Nanaka interviews American teachers at the Sendai Station a day after the earthquake struck. 

Shortly before midnight on February 13, a magnitude 7.3 earthquake struck northeastern Japan. The epicenter was just off the coast of the Fukishima and Miyagi prefectures, where I live. In 2011, the Great East Japan Earthquake devastated the area, leading to a tsunami and a meltdown at a nuclear power plant.

More than 140 people suffered minor injuries due to falling debris and shattered glass. Hundreds of thousands of homes temporarily lost power. “I was in a loft watching a video, and suddenly everything started to shake,” said 12-year-old Miori Araki. “It was a big shake, and I felt scared.”
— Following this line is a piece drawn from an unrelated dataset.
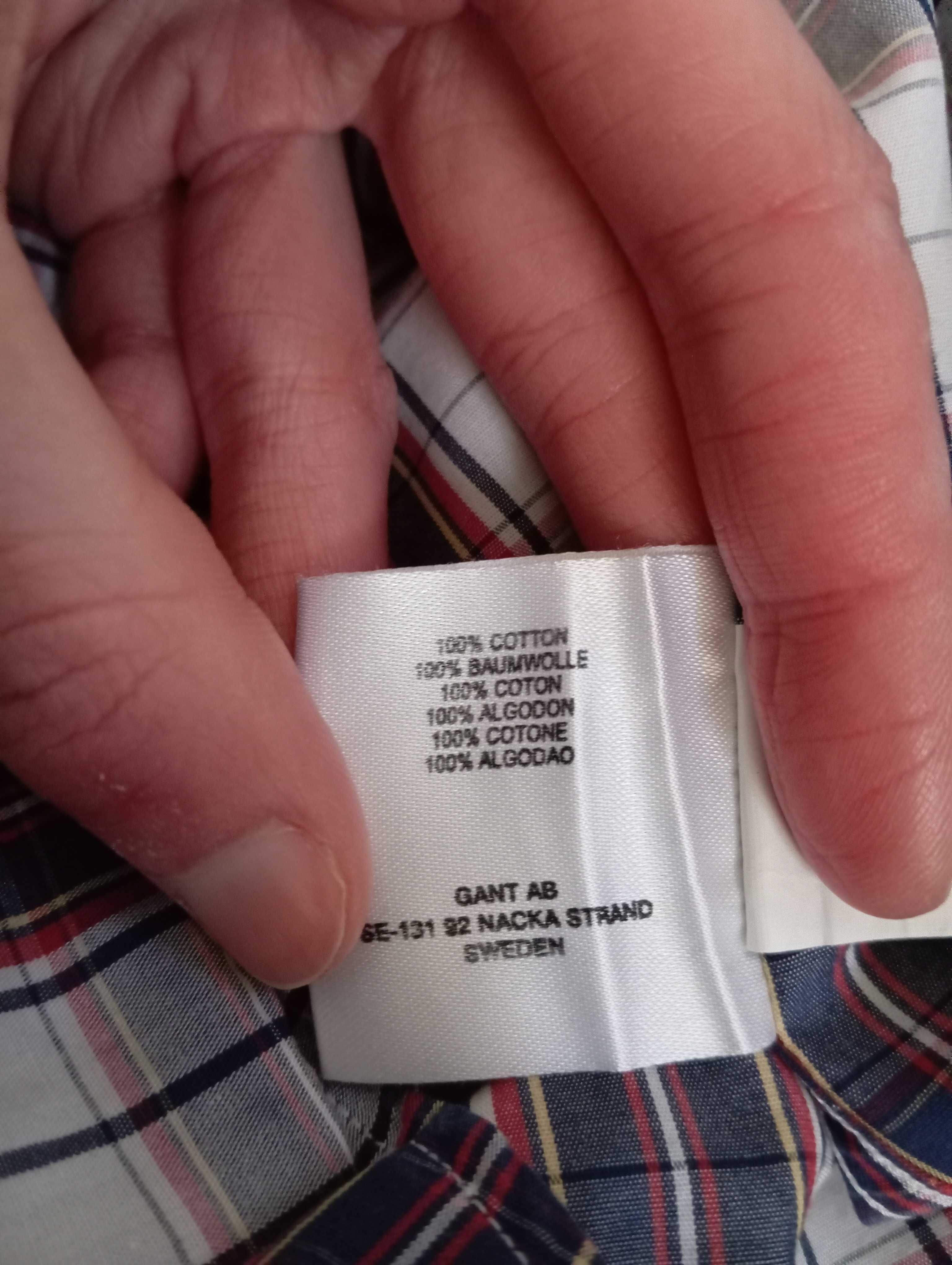 Camisa colorida - Gant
The following day, I visited the Sendai Station, a major railway hub. Parts of the wall had been damaged, leaving debris on the floor. With operations suspended, a crowd of people had gathered at the ticket gate. I spoke with three Americans who work as English teachers in nearby areas. They were waiting to get back home.

“We were at a convenience store, and the ground started to shake,” one of the teachers said. “That was the biggest earthquake I’ve experienced, and it was pretty scary. We ran out of the store. I was shocked.”
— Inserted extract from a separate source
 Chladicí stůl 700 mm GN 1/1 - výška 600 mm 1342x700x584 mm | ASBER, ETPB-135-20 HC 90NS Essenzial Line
At the Zuihōden Temple, a historic mausoleum complex in the Miyagi Prefecture, more than 100 stone lanterns and memorial towers near the entrance had collapsed.


The quake damaged stone lanterns and memorial structures at the historic Zuihōden Temple. 


Yuka Hasebe was at home with her two children when the quake struck. “I felt that I needed to protect my kids and keep the furniture from falling on us,” she said.

Due to disaster preparedness drills at school, the children knew not to go near the windows. They hid under a sturdy table and stayed safe. Hasabe recalled the deadly earthquake of 2011. 

“I know what to do,” she said. “We slept in our clothes without changing into our pajamas so that we could evacuate quickly [in case of aftershocks]. It’s important to always be prepared because we never know when a disaster will happen.” 

Japan is prone to earthquakes and volcanic eruptions because of its location along the Pacific Rim of Fire. According to the Japan Meteorological Agency, the February 13 tremblor was an aftershock of the 2011 quake. 


Nanaka’s home suffered minor damage during the earthquake.